■ Task goal
Copy each of the following records word for word, keeping every line as it stands.

═════ Records to process

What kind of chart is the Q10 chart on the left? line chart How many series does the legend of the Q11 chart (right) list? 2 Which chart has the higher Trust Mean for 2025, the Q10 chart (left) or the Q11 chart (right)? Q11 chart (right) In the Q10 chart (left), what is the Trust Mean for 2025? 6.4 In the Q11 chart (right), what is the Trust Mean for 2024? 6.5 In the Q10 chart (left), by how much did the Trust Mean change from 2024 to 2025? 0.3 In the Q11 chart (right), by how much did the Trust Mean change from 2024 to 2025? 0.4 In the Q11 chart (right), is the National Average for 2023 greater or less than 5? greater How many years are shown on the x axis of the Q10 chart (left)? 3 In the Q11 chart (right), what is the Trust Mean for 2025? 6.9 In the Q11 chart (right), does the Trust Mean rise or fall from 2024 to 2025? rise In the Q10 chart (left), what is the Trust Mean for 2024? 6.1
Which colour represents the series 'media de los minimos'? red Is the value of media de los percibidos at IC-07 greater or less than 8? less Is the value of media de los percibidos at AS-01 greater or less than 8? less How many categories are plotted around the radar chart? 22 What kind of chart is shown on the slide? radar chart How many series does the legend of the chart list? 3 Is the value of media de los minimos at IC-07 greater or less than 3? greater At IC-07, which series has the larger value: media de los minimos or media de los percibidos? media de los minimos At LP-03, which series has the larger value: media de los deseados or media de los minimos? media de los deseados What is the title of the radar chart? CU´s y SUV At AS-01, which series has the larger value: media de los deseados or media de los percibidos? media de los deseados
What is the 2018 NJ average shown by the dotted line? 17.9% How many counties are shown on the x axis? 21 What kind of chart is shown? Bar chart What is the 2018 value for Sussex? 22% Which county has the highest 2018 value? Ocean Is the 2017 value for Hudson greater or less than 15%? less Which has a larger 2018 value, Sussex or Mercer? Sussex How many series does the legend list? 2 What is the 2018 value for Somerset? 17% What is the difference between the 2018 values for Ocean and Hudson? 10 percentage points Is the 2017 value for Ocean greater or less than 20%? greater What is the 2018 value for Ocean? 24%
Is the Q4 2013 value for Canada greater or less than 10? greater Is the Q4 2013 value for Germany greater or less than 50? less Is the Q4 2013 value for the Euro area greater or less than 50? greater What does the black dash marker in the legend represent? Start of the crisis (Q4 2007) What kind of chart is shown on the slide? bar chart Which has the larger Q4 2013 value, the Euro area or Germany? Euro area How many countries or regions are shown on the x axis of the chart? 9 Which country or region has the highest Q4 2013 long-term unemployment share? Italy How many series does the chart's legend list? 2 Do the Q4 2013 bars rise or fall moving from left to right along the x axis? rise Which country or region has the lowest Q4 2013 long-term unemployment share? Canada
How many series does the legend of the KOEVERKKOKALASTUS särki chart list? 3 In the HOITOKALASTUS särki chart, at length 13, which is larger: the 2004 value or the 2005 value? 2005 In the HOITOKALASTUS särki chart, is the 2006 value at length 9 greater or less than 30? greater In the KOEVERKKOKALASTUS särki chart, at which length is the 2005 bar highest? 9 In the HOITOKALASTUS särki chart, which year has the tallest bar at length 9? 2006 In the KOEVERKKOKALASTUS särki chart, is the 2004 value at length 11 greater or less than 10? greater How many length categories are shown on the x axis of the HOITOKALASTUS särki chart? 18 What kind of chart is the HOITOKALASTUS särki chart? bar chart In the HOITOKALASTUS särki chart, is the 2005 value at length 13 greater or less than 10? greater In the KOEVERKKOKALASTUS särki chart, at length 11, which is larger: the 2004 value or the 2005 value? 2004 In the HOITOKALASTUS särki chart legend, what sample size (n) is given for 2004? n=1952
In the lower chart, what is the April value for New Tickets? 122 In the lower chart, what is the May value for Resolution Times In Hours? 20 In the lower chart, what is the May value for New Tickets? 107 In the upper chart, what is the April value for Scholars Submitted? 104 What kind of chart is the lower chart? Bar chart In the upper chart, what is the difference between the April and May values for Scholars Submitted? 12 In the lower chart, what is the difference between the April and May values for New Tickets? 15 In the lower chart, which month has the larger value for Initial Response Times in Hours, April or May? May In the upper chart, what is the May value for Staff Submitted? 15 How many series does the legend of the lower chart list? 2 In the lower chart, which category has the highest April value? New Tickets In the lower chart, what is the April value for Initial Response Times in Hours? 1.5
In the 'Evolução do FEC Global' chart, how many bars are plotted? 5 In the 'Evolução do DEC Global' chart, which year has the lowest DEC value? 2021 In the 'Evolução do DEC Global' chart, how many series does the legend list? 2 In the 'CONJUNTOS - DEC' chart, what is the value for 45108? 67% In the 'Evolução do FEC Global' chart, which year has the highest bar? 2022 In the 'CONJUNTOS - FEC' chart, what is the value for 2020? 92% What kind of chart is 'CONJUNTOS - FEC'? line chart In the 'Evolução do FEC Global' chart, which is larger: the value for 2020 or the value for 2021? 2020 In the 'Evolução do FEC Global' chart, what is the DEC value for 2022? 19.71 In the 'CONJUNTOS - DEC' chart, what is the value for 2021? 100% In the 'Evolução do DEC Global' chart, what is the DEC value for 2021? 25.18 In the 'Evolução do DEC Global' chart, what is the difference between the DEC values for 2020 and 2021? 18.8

══════════

■ Written answer
What kind of chart is the Q10 chart on the left? line chart How many series does the legend of the Q11 chart (right) list? 2 Which chart has the higher Trust Mean for 2025, the Q10 chart (left) or the Q11 chart (right)? Q11 chart (right) In the Q10 chart (left), what is the Trust Mean for 2025? 6.4 In the Q11 chart (right), what is the Trust Mean for 2024? 6.5 In the Q10 chart (left), by how much did the Trust Mean change from 2024 to 2025? 0.3 In the Q11 chart (right), by how much did the Trust Mean change from 2024 to 2025? 0.4 In the Q11 chart (right), is the National Average for 2023 greater or less than 5? greater How many years are shown on the x axis of the Q10 chart (left)? 3 In the Q11 chart (right), what is the Trust Mean for 2025? 6.9 In the Q11 chart (right), does the Trust Mean rise or fall from 2024 to 2025? rise In the Q10 chart (left), what is the Trust Mean for 2024? 6.1
Which colour represents the series 'media de los minimos'? red Is the value of media de los percibidos at IC-07 greater or less than 8? less Is the value of media de los percibidos at AS-01 greater or less than 8? less How many categories are plotted around the radar chart? 22 What kind of chart is shown on the slide? radar chart How many series does the legend of the chart list? 3 Is the value of media de los minimos at IC-07 greater or less than 3? greater At IC-07, which series has the larger value: media de los minimos or media de los percibidos? media de los minimos At LP-03, which series has the larger value: media de los deseados or media de los minimos? media de los deseados What is the title of the radar chart? CU´s y SUV At AS-01, which series has the larger value: media de los deseados or media de los percibidos? media de los deseados
What is the 2018 NJ average shown by the dotted line? 17.9% How many counties are shown on the x axis? 21 What kind of chart is shown? Bar chart What is the 2018 value for Sussex? 22% Which county has the highest 2018 value? Ocean Is the 2017 value for Hudson greater or less than 15%? less Which has a larger 2018 value, Sussex or Mercer? Sussex How many series does the legend list? 2 What is the 2018 value for Somerset? 17% What is the difference between the 2018 values for Ocean and Hudson? 10 percentage points Is the 2017 value for Ocean greater or less than 20%? greater What is the 2018 value for Ocean? 24%
Is the Q4 2013 value for Canada greater or less than 10? greater Is the Q4 2013 value for Germany greater or less than 50? less Is the Q4 2013 value for the Euro area greater or less than 50? greater What does the black dash marker in the legend represent? Start of the crisis (Q4 2007) What kind of chart is shown on the slide? bar chart Which has the larger Q4 2013 value, the Euro area or Germany? Euro area How many countries or regions are shown on the x axis of the chart? 9 Which country or region has the highest Q4 2013 long-term unemployment share? Italy How many series does the chart's legend list? 2 Do the Q4 2013 bars rise or fall moving from left to right along the x axis? rise Which country or region has the lowest Q4 2013 long-term unemployment share? Canada
How many series does the legend of the KOEVERKKOKALASTUS särki chart list? 3 In the HOITOKALASTUS särki chart, at length 13, which is larger: the 2004 value or the 2005 value? 2005 In the HOITOKALASTUS särki chart, is the 2006 value at length 9 greater or less than 30? greater In the KOEVERKKOKALASTUS särki chart, at which length is the 2005 bar highest? 9 In the HOITOKALASTUS särki chart, which year has the tallest bar at length 9? 2006 In the KOEVERKKOKALASTUS särki chart, is the 2004 value at length 11 greater or less than 10? greater How many length categories are shown on the x axis of the HOITOKALASTUS särki chart? 18 What kind of chart is the HOITOKALASTUS särki chart? bar chart In the HOITOKALASTUS särki chart, is the 2005 value at length 13 greater or less than 10? greater In the KOEVERKKOKALASTUS särki chart, at length 11, which is larger: the 2004 value or the 2005 value? 2004 In the HOITOKALASTUS särki chart legend, what sample size (n) is given for 2004? n=1952
In the lower chart, what is the April value for New Tickets? 122 In the lower chart, what is the May value for Resolution Times In Hours? 20 In the lower chart, what is the May value for New Tickets? 107 In the upper chart, what is the April value for Scholars Submitted? 104 What kind of chart is the lower chart? Bar chart In the upper chart, what is the difference between the April and May values for Scholars Submitted? 12 In the lower chart, what is the difference between the April and May values for New Tickets? 15 In the lower chart, which month has the larger value for Initial Response Times in Hours, April or May? May In the upper chart, what is the May value for Staff Submitted? 15 How many series does the legend of the lower chart list? 2 In the lower chart, which category has the highest April value? New Tickets In the lower chart, what is the April value for Initial Response Times in Hours? 1.5
In the 'Evolução do FEC Global' chart, how many bars are plotted? 5 In the 'Evolução do DEC Global' chart, which year has the lowest DEC value? 2021 In the 'Evolução do DEC Global' chart, how many series does the legend list? 2 In the 'CONJUNTOS - DEC' chart, what is the value for 45108? 67% In the 'Evolução do FEC Global' chart, which year has the highest bar? 2022 In the 'CONJUNTOS - FEC' chart, what is the value for 2020? 92% What kind of chart is 'CONJUNTOS - FEC'? line chart In the 'Evolução do FEC Global' chart, which is larger: the value for 2020 or the value for 2021? 2020 In the 'Evolução do FEC Global' chart, what is the DEC value for 2022? 19.71 In the 'CONJUNTOS - DEC' chart, what is the value for 2021? 100% In the 'Evolução do DEC Global' chart, what is the DEC value for 2021? 25.18 In the 'Evolução do DEC Global' chart, what is the difference between the DEC values for 2020 and 2021? 18.8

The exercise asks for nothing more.